Eventually, though, these companies may need to move beyond SNPs, as many researchers have begun to do. Much of the genetic variation among people comes in forms other than changes to single letters of code. Some people have long chunks of DNA within their genomes that other people lack. Along with these insertions and deletions, the number of copies of some genes varies from person to person. While these kinds of structural differences are far less numerous than SNPs, each of them can involve hundreds or thousands of letters of genetic code, so together they account for about four times more genetic variation than SNPs do (SN: 4/25/09, p. 16).

Modified gene chips can detect some small insertions and deletions, but the best way to tally these changes is with the more thorough, and more expensive, approach of DNA sequencing.

Current state-of-the-art technologies can sequence an entire human genome for about $5,000, compared with millions of dollars just four years ago. “I think nobody anticipated just how fast the cost of sequencing would change,” Church says. “I think we’re already at the tipping point.

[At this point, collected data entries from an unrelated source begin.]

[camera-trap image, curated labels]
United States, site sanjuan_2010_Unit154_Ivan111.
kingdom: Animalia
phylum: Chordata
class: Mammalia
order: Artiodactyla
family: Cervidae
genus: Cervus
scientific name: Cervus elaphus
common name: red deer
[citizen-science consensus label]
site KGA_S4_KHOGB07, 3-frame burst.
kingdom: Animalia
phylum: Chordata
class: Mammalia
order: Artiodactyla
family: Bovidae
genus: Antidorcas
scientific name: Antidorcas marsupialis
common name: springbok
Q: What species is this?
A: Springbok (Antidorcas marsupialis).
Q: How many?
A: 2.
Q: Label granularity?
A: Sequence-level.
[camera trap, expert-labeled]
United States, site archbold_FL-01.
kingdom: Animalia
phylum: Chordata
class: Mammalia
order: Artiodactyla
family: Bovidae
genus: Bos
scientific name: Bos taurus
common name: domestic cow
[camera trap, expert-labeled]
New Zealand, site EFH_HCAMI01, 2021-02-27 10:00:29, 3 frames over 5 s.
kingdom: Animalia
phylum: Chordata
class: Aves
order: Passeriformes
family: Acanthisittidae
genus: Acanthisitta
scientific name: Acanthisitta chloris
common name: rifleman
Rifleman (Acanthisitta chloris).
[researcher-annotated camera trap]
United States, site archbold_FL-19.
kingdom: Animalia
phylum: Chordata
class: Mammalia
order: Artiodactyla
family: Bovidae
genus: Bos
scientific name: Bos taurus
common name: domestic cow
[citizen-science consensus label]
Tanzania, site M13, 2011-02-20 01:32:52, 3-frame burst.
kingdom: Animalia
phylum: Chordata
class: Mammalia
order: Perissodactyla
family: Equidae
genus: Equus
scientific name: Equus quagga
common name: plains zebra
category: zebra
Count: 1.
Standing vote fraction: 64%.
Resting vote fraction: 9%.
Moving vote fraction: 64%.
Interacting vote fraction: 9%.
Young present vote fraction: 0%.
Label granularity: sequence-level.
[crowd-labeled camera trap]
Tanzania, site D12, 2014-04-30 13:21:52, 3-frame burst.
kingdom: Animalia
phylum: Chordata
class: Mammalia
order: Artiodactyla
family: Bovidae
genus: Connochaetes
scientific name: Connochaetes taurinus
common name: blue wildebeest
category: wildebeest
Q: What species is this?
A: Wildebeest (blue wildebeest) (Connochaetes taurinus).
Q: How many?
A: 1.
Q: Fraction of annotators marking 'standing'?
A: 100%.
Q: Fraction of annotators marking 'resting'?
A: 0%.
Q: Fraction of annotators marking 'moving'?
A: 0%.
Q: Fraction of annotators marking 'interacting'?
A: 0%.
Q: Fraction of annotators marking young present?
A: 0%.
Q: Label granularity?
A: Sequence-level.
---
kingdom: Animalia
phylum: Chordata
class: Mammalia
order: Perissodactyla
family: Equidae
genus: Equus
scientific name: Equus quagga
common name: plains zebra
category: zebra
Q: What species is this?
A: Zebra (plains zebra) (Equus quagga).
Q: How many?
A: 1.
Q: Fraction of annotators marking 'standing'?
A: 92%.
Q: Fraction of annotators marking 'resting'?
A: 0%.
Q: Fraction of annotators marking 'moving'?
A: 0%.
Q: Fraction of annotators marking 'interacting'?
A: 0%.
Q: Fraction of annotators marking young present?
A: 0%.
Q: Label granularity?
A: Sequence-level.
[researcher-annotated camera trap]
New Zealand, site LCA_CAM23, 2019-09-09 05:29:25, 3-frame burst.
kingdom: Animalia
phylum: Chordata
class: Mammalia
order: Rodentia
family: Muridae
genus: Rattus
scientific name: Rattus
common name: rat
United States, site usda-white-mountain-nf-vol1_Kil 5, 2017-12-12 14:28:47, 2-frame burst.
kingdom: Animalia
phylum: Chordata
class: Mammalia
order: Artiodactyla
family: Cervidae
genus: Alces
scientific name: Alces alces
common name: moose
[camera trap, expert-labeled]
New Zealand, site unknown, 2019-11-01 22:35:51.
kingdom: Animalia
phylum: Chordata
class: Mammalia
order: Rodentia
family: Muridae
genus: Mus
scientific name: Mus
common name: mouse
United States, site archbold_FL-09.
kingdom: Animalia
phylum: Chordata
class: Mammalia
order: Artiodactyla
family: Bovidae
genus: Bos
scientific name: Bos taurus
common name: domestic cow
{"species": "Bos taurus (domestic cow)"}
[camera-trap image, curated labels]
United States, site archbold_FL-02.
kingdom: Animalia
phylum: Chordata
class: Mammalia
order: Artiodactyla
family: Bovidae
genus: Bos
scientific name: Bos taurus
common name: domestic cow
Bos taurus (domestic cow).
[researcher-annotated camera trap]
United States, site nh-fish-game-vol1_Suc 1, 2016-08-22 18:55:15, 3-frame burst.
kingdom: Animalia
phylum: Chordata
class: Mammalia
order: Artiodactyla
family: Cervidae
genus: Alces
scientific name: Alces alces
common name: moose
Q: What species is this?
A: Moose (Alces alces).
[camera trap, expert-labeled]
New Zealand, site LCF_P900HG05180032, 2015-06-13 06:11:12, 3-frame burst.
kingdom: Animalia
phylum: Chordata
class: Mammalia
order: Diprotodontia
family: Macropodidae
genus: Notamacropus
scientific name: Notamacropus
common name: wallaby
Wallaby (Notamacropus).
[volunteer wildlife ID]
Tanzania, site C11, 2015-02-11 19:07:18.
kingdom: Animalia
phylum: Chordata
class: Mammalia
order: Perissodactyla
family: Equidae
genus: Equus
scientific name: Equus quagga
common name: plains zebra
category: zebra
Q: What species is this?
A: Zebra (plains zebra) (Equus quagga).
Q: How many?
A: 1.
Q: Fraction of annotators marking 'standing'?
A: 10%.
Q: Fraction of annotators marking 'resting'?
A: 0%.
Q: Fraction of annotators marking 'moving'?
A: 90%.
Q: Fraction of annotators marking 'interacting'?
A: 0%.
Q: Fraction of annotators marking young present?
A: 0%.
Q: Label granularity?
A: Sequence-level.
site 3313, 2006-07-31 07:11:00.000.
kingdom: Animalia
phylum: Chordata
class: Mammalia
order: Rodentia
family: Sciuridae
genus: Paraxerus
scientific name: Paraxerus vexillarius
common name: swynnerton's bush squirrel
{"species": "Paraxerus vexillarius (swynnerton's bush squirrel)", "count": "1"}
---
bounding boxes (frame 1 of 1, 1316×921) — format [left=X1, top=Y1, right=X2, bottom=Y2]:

It’s already getting feasible to sequence large portions of genomes, maybe all the coding regions, for studies and for individuals.”
Unfortunately, Naughton says, 23andMe doesn’t store frozen saliva samples for most customers, only for those participating in research projects. So if Richman someday wants to upgrade to a full genome sequence to learn even more about her genetic inheritance, she’ll have to go through all that spitting again.

Patrick Barry is a science writer based in San Francisco.